But what if you are a cheese lover who doesn’t want to go along for the ride?  And what if it’s not macaroni and cheese you’re interested in but finding your place in the world?  Now things suddenly get complicated.

When it comes to finding your place in the world, your central challenge looks like this:  Imagine that you are asked to sit down at a table and a box of frozen macaroni and cheese is placed before you.  Now imagine that the one who sat you there assumes there is not a shred of difference between you and the frozen food product.
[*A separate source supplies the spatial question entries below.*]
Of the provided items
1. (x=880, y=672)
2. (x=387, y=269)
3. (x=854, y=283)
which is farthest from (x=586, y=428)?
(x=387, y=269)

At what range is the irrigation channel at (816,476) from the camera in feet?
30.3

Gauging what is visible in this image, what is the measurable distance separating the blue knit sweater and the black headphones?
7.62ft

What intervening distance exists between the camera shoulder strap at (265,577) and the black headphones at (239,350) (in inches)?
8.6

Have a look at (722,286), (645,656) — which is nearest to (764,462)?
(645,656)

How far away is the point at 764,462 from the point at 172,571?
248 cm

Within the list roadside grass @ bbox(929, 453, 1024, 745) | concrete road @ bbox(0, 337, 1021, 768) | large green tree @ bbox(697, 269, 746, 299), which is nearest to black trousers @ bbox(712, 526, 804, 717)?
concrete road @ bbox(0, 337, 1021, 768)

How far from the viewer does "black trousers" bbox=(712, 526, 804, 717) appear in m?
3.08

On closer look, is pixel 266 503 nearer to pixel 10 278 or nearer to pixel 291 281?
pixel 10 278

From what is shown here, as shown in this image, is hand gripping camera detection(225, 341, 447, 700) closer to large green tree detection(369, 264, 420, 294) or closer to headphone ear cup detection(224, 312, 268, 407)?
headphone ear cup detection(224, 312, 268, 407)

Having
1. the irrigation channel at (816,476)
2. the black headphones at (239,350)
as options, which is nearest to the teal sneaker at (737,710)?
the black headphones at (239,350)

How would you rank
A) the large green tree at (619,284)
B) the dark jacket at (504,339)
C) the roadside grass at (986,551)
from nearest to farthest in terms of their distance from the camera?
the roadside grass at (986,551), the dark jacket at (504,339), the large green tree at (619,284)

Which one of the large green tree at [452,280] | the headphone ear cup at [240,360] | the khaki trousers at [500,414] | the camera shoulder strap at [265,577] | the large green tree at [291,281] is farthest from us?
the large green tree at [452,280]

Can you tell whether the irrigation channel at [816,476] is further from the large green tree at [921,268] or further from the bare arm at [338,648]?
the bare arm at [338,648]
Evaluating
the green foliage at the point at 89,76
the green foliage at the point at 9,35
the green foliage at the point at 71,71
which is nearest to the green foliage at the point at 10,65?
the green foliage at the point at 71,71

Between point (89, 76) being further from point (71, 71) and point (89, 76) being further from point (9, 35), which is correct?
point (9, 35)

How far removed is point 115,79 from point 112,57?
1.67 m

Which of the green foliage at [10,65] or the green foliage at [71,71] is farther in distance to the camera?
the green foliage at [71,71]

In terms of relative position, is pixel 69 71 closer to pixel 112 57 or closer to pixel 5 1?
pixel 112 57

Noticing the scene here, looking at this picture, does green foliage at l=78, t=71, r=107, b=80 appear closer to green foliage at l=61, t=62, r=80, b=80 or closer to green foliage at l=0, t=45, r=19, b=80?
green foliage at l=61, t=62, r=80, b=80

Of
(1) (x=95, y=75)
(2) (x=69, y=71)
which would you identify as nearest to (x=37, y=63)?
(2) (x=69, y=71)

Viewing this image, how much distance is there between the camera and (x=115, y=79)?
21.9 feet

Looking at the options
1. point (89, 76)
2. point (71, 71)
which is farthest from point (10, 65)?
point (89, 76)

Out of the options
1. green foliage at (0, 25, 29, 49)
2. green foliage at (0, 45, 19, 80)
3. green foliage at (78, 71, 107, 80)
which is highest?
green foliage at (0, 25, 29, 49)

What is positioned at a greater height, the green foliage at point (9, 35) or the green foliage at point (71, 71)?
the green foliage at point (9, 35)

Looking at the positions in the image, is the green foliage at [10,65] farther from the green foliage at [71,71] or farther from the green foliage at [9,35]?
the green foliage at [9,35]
It would be a stretch to assume people actually treat others this way.  People don’t often do this–but processes do.  Countless are the processes that seek to tame the energy inside you, just as they seek to tame the wild energies of the world.  While this energy inside you is a direct gift from the Spirit, there are a number of processes governing everything about you, from your vocation to your vacation, that will attempt to shape your life until it is as palatable to the masses as that macaroni and cheese product.  These cultural and economic processes start working on you early in life, long before you become aware of that is even happening.  Far better to consume you this way.

These processes that treat you as if you were nothing more than raw material on a production line are an enormous part of the culture we live in.  We are immersed in them.  If you live an unreflective life, allowing these forces to shape you unawares, they will take away your name and give you a number.  They will not ask what brings you fully alive in this world, but will demand instead that their world lives in you.  They will not ask what is the specific good that you must do to live into your full humanity.  Instead, they will empower you to do only the good that keeps their specific processes alive and well, running seven days a week, twenty-four hours a day.

The powers behind these processes will work hard to make you happy to do these “good” things.  They will reward you financially, or at least promise such.  They will create endless amounts of entertainment that will shape your desires in such a way that their values become your ideals.  They’ll shape business, politics, education, even the arts and religion, to support these values, and they will make your feel “righteous” or “patriotic” for supporting them, too.  Then they will own you.  Your life will serve the lowest common denominator.

We don’t think about all this most of the time.  At least we don’t until we either get a taste of the sublime and begin to dream about what life could be like, or we fall into despair and wonder how life has drifted into something so far from anything we love or care about. Then we start to pine for the Dark Wood where lightning flashes, thunder crashes, and a path is illuminated.